2016/04/10

09:31

Now to continue with code generation and such.

10:21

CPVariableStates may require the list of jump sources and the verification state so derivation can determine what is what.

10:48

Actually it is not needed to pass it to them, the derivation can determine such things.

12:14

I do wonder though if the current classprogram is overly complex and cached. Right now I have a mashup of states which are all mutable and rather intertwined with other states. However due to my recent refactoring and split placement I should be able to change the entire classprogram structure without requiring that I rework parts of the interpreter and such since I do like some existing things. I like the operation handlers and the computational state. The one thing that I would change is all the dynamic variable states and the operations. The operations would be kept logical except their type would be known and there could be possible derivations of CPOp for specific instructions. Operations could still use computations. However the goal of this refactor would be a very broadband simplification of the code. I would still have SSA in the end however. I would propose that I:

  1. Get logical instruction orderings like I already do.
    • This is good because there are no gaps, the next instruction is always +1 and not +3 in some cases +2 in others.
    • Simplifies jumps and checking of states.
  2. Have CPOp for every instruction precreated with their initialized state with verifications.
    • These operations would chain to others potentially.
  3. Determine the variable states for every instruction along with their type inside of CPOp.
  4. Handle exceptions and such.
    • The SSA variable IDs would be merged and potentially "phi"ed if an instruction has multiple entry points and local variables contain different states.
    • Would also need to handle conditions where a variable may be used in an exception handlers and branches so that their values are saved even if they are pointless operations. However, this would only be done when it is a local to local copy, copies from locals to the stack are still pointless.
    • As such, the stack NEVER gets "phi"ed.
  5. Verify the states are correct by parsing the StackMap/StackMapTable and then dropping the verification info since it would not be needed.
    • Local variables which get removed away would not require that they be saved.
  6. Each operation would be able to be passed to a computational machine.
    • Operations that generally have no effect (they are copies) would just not perform any computations.
    • However, if a variable is "phi"ed then a computation is performed on it.
    • The general cases, storing values into locals would result in them potentially getting stored even if they are not actually used in the future. Later optimization passes could determine this however.

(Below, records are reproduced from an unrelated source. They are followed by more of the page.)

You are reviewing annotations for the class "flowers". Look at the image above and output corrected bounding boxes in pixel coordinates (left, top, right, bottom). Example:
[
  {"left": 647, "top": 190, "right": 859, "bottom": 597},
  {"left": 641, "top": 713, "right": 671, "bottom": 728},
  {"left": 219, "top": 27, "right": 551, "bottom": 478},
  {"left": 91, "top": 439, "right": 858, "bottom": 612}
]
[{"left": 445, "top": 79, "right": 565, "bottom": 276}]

I would also keep the combined local and stack elements since uniformity is nice.

As for "phi", the variable states for each operation would have a flag which specifies that it is a junction of other types and that its current value is not really that known yet.

12:29

This should in general result in cleaner and easier to maintain code, with an added speed bonus at the cost of using extra memory (since now entire methods would have to exist within memory). Thus most of the existing classes I have would generally still exist, however they would be radically different compared to before.

12:32

CPProgramBuilder would be merged into CPProgram and become its constructor.

19:11

Instead of jump target, the following addresses could just be operations. I know of a way where I can determine the jump targets and have it all in the operation code as required. The same could be said for operation sources. With this I would completely remove the jump source and jump target list.

19:17

After I determine the natural and exception flow of instructions I can follow with determine the states of variables and the SSA required bits such as "phi" junctions and uniquely set values. However in retrospect, this new operation handling is far simpler than before despite it having some recursion involved. In general it should result in code that is much cleaner to maintain since the current existing program representation was just a gigantic mess of mutables, references, and other things. In the current case, the program description is completely mutable which means multiple threads can safely work on it without requiring locks. Thus as a result, the interpreter speed would be increased.

22:02

It would be too complex in the constructor to calculate the SSA states and such, thus that will be delayed so that it is calculated when it is needed for example.

22:16

I suppose I shall sleep soon, however with part of my pre-existing base and refactoring the operations, things are a bit simpler now. The control flow graph is more direct in that operations are used rather than jump targets and jump sources. So a slight level of indirection was removed. Following this, the variable types and SSA variables will need to be initialized. For that, the types can be implicit as specified by the stack map, or explicit which is based on actual operations. So the compute machine and the operation handlers will return as such. They have not really gone away at all anyway. The class program code is still the most line heavy code however at 1733 sloccount lines. However once every operation is handled and the variable states are setup, I predict it may be aroung 4000 lines total. 4000 is quite a high number, however the operation handlers for each instruction that exists will add to the count by quite a number. Once the SSA states and other such things get enough of a base I can continue interpretation. The operation initialization is a bit recursive however. The exception handler linking stuff by having it scan around makes it a O(n^2) operation which is quite slow. So a gigantic method containing 65535 logical instructions will require about 4 billion iterations. I would say tommorrow that I do something I did similarly to the jump sources. Otherwise it will just be really really slow when more bulky methods come into play.

22:32

While I prepared to go to sleep, I found a bug in my implementation. I just assign exceptions to every single instruction and use all of them instead of checking to see if they are in range or not. So this needs fixing, also in the code which does that I can do the similar thing to jump sources.